Nevertheless, more than half of the affected population of Kritipur is still being forced to live in damaged homes because the temporary shelters aren’t enough. With the hope that their coming generations do not have to face these harsh conditions, Nirmala and her colleagues stress the importance of constructing earthquake resistant homes in the future.
Kirtipur is not the only area affected by the earthquake. According to data and sources from the government, approximately 595,728 houses were destroyed and another 279,828 were damaged by the quakes across the country. Hundreds of thousands of people continue to remain in makeshift shelters, as more than 1,17,000 people were displaced. Many of the affected families are also still struggling to recover and rebuild their livelihoods.
It’s estimated that around 43,500 households have still not received adequate supplies or, in some cases, have not even been reached yet. The government relief packages are yet to reach many remote earthquake-affected villages. In this situation NGOs, INGOs, other humanitarian support organizations and some youth representatives from various political parties are trying to get access to such villages to help the public build temporary shelters. This has been much appreciated by the local communities.
Many people are going to construct their new homes once this monsoon season is over. Earthquake affected district Dolakha, Sunkhani-2 inhabitant Bidur Sharma who is a teacher at a local school said, “We will begin our reconstruction after Tihar. We want to build an earthquake resistant building. However, there isn’t any information center or technical manpower in our village. We need to visit Kathmandu in order to get the necessary information and ideas regarding earthquake safety measures, which is not practical.”
To address the people’s demand, the district development committee along with UN-Habitat and partners are going to establish an information center in Dolakha. “To build safer homes, it’s vital to follow the National building code and as a teacher, I’m aware about this,” said Sharma.

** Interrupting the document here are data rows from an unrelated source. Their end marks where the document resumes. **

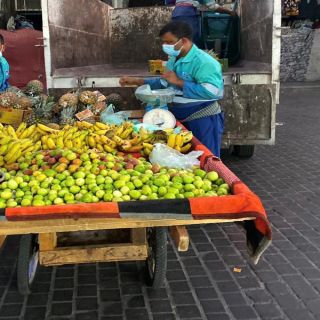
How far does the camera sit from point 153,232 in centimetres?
356

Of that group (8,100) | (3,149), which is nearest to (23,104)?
(8,100)

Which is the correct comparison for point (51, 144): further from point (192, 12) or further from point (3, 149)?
point (192, 12)

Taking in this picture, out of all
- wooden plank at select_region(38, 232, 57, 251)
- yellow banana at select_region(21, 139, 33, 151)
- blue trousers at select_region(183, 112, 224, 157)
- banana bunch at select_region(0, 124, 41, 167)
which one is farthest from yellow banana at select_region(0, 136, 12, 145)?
blue trousers at select_region(183, 112, 224, 157)

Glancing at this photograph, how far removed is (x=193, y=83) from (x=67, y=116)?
4.31 feet

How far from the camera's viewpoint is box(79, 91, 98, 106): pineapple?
524 cm

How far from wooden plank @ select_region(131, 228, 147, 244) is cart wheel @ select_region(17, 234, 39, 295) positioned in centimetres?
72

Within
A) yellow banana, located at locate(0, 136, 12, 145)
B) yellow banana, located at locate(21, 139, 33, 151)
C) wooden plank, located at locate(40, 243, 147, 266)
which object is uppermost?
yellow banana, located at locate(0, 136, 12, 145)

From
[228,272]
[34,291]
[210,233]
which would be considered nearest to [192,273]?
[228,272]

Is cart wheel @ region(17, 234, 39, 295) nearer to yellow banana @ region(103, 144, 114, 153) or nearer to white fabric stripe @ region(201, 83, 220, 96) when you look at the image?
yellow banana @ region(103, 144, 114, 153)

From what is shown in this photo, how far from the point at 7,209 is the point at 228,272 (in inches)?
78.2

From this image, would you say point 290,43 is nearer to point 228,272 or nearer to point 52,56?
point 52,56

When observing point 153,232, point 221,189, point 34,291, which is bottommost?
point 34,291

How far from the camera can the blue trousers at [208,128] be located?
4883mm

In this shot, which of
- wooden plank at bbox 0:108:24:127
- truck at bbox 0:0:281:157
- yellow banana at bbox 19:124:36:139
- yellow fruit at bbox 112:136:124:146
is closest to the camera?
yellow fruit at bbox 112:136:124:146
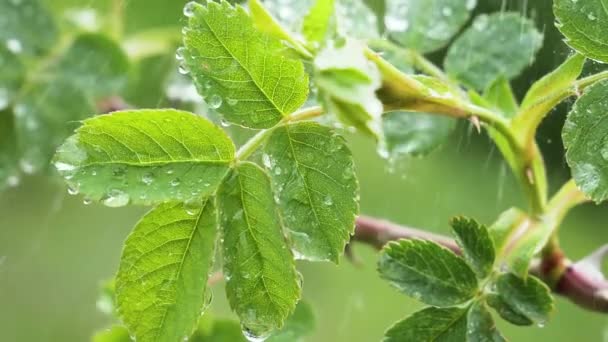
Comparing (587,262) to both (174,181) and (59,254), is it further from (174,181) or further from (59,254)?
(59,254)

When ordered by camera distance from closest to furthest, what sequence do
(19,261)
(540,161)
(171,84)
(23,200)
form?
(540,161)
(171,84)
(23,200)
(19,261)

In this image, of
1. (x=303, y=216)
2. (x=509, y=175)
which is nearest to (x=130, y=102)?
(x=509, y=175)

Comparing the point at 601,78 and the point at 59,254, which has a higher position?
the point at 601,78

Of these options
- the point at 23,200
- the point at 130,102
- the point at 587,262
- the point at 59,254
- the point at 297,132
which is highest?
the point at 297,132

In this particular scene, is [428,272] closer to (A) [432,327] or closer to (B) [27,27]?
(A) [432,327]

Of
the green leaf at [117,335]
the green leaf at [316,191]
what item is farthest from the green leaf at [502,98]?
the green leaf at [117,335]

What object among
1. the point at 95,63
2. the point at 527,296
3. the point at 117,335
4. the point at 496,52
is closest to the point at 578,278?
the point at 527,296
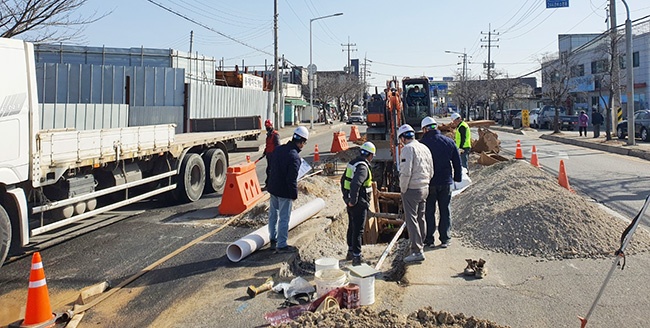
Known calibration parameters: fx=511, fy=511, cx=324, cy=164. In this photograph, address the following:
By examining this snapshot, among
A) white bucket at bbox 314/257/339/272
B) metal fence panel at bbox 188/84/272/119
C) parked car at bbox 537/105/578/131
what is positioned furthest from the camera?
parked car at bbox 537/105/578/131

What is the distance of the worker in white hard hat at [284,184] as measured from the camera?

On the other hand in Kathmandu, more than 90 percent of the houses have been built without following the National Building Code. Majority of the housing units have been constructed by the people as per their own needs and budgets.
The National Building Code has been approved and implemented since 2003. The practice of applying building code has already been started in government as well as private buildings. However, this requires massive training as well as dissemination including public awareness programs. Also, the importance of the building codes should be stressed upon as the implementation and execution of it could play a significant role in designing earthquake resistant buildings.
Deputy Director General of Department of Urban Development and Building Construction Shivahari Sharma said, “Proper implementation of the National Building Code can be the vital key in reducing earthquake risks in Nepal. This is the right time to circulate the message and make people aware about the significance of the building codes.” Till date, the building code has been implemented in thirty municipalities only.
Engineer Padma Sunder Joshi, Urban Planner and UN-Habitat Country program manager said, “Most of the Nepalis people made unsafe buildings. Therefore, we lost thousands of lives and lost properties worth billions of rupees. The unwillingness in implementing and following national building code is the major cause of the massive loss and damage in this devastating earthquake.”
Ever since the 7.8 magnitude earthquake struck on April 25 this year, the country has faced numerous major aftershocks. Thousands of people still live in temporary shelters and the possibility of construction post the monsoon season is high. Generally during an earthquake approximately 80 percent of the losses are caused due to destruction of buildings. Therefore, it’s important to follow the building codes and build safer building that can withstand earthquakes given the fact that we live in a seismically active zone.